Diario de Ávila
19 de febrero de 1948
19 de febrero de 1948
¡Ya sé que te elevaron al rango de ciudad!
¡Hace muchos tiempos que lo merecías! Pues eres la vestal que has mantenido
fiel el encendido fuego de tu escudo. Por tu humildad se elevaron, siglos
atrás, los más linajudos castillos de preclaros varones castellanos; por tu
caridad inmarscesible llevaste a tu regazo los más osados y atrevidos
cortesanos; y por tu perfume de ámbar y mirra afluyeron a tí las más hermosas y
honestas doncellas tan asediadas en los suntuosos palacios de Aragón y de
Castilla. Hasta tí llegaron los más celebrados y temidos monarcas, y los más
insignes políticos que tanta gloria dieron a España.
La Alta
Providencia quiso colocarte en el sitio más venturoso y de mayor peligro para
impedir el salto del intrépido Almanzor, y te regaló, como Ceres regalara a la
tierra, con los más exquisitos y sabrosos frutos sazonados de hermosos donaires
y castísimas gracias.
Tus frutales y
bancales de hortaliza salpicadas por el azahar de tus naranjos te ofrecen el
más maravilloso vestido para cubrir la espléndida esbeltez de tu inusitado
paisaje.
Ya sé que eres
Ciudad, ya lo sé, y por eso no has dejado de ser humilde.

■ ■ ■ ■ ■ ■ ■

▸ Tus tareas:
1. Resume de forma más breve el párrafo del homenaje a la ciudad que empieza con "La Alta Providencia", sin perder sus datos principales.
2. Escribe una continuación del homenaje a la ciudad a partir de su última frase.
Los datos no hacen falta para resolver nada de esto.

▸ Registros de cuadros delimitadores:

■ ■ ■ ■ ■ ■ ■

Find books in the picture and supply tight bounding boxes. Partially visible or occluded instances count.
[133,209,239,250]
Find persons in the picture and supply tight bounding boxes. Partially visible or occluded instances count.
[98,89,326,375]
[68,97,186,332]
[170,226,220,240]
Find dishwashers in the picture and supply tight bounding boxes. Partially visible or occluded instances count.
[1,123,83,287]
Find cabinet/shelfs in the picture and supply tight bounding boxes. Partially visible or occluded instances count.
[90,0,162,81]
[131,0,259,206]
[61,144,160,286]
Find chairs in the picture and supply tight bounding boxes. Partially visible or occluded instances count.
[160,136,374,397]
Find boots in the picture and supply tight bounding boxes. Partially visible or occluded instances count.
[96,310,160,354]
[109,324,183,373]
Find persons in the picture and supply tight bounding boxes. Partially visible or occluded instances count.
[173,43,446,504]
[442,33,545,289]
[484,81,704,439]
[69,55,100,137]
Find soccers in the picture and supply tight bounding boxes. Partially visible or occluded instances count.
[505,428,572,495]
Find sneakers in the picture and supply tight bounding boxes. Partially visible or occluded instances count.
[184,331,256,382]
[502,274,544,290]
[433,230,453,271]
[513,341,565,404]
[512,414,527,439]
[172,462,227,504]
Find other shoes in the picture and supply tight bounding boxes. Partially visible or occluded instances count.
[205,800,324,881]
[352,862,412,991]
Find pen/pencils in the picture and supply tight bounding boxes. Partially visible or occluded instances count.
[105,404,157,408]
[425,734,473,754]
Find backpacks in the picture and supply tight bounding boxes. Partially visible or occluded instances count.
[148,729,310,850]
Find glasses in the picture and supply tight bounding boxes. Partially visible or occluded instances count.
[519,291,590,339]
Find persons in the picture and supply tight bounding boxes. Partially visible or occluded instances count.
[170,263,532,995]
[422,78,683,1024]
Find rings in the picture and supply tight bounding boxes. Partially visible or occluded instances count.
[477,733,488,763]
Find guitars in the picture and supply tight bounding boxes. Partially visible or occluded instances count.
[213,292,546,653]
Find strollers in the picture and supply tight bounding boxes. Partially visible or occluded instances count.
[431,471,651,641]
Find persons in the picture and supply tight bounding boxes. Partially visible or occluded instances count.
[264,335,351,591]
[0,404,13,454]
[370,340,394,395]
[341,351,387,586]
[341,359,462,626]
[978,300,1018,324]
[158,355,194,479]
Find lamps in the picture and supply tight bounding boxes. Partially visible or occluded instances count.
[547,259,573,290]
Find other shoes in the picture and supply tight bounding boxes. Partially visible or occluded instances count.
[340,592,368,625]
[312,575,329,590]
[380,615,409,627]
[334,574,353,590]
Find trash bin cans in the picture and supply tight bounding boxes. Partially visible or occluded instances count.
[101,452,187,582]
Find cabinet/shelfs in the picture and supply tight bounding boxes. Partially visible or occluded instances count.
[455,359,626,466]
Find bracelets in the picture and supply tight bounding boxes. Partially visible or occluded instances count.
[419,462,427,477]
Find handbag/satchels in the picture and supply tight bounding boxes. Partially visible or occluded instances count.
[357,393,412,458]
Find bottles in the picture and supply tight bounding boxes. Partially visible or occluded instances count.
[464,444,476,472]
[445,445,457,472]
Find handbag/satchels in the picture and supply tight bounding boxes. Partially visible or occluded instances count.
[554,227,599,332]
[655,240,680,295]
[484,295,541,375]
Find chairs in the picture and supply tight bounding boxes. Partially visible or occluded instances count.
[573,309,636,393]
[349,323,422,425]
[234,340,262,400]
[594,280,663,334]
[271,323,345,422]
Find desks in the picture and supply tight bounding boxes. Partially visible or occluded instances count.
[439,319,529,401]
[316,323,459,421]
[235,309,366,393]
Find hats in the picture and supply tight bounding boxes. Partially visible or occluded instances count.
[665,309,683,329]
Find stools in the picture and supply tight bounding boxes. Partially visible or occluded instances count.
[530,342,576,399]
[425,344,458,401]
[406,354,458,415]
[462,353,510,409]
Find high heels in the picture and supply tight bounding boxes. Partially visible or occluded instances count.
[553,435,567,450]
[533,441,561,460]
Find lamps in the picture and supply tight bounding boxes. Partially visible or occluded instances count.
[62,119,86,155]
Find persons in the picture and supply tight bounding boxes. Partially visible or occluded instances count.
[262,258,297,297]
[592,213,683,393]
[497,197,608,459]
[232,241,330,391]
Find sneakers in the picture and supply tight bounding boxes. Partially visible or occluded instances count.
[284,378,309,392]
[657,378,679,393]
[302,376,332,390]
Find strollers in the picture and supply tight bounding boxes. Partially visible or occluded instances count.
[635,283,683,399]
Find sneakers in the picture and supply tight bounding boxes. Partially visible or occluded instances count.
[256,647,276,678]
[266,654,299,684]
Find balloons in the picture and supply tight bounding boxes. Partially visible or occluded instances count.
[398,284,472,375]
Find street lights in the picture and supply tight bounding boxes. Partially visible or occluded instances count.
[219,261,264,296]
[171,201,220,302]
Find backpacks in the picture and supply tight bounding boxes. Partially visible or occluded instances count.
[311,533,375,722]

■ ■ ■ ■ ■ ■ ■

▸ Resultados por tarea:
1. La Providencia situó a la ciudad en un lugar tan afortunado como peligroso para frenar el avance de Almanzor. Además, igual que Ceres con la tierra, la colmó de frutos exquisitos, llenos de donaire y gracia.

2.
Todavía suena en
mis oídos la dulce expresión tu lenguaje; llevo grabados en mi memoria el
altivo y arrogante castillo de piedras seculares, del favorito de la corte de
Juan II, don Álvaro de Luna;
el palacio; la Cruz del Mentidero y la Cruz Verde,
tus fontanas de cristalinas aguas: La Castellana y la de Las Monjas, tu puente
romano de medio punto llorando por sus ojos torrestes de lágrimas de la
afligida Gredos, veo, su fin, con los ojos del deseo el Santuario de la
Santísima Virgen de Lourdes, por el que tantas veces pasé, y escondido entre
exuberante vegetación de corpulentos árboles y bien nutrido y espejo follaje,
como escpando del ruido del mundo, el Monasterio de San Pedro de Alcántara, el
amantísimo maestro de Teresa de Jesús. ¡Cuántas veces
he seguido, observando las huellas que dejara el santo, el camino de este
Monasterio, y cuántas veces he sentido el placer del silencio de este sagrado
lugar!
¡Tú, ciudad
bendita de Arenas que lloraste la tristeza de la Condesa, que sentiste hundir en
tus carnes las garras del coloso francés cuando la Independencia, y sufriste
con heróica abnegación los escarnios de la última Cruzada, sí que has merecido
el título de Ciudad, de noble Ciudad, porque los has ganado con tus propios
merecimientos.
Tus fueron te
concedieron el derecho de apartarte de la cálida Andalucía y de la agostada
tierra toledana para acercarte más a Castilla, y así tienes alma de Quijote
como la tienen los viejos castellanos de las cinco villas que te guardan.
¡Ya sé que eres Ciudad, Ciudad una y muchas
veces bendita!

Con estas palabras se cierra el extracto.